Angesichts steigender Preise für Sonnenschirme und Liegen werden Strandurlaube immer unattraktiver. Im Sommer 2026 werden die Preise in Badeorten voraussichtlich um durchschnittlich 6 % gegenüber 2025 (mit Spitzenwerten von 16 %) und um 24 % gegenüber vor fünf Jahren steigen .
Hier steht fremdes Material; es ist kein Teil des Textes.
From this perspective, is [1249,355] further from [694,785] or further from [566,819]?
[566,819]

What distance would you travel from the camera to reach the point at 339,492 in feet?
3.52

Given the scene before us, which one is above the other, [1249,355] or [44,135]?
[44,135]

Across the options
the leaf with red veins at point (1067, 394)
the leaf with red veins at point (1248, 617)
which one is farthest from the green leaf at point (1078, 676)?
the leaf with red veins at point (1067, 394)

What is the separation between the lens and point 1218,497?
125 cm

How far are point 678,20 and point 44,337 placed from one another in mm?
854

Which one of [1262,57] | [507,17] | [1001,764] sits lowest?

Dies geht aus einer Studie von Altroconsumo hervor, die die in der Woche vom 2. bis 8. August in 222 Betrieben in zehn italienischen Städten, darunter Alghero , angewandten Preise erfasste. Die anderen Städte sind Lignano, Rimini, Senigallia, Viareggio, Palinuro, Alassio, Gallipoli, Taormina und Anzio.

Im Vergleich zu 2025 wurden die höchsten Preissteigerungen in Taormina (+16 %) verzeichnet, gefolgt von Alghero (+14 %) und Gallipoli (+10 %) . Die Preissteigerungen an den übrigen beobachteten Orten fielen mit 2 % bis 7 % deutlich geringer aus.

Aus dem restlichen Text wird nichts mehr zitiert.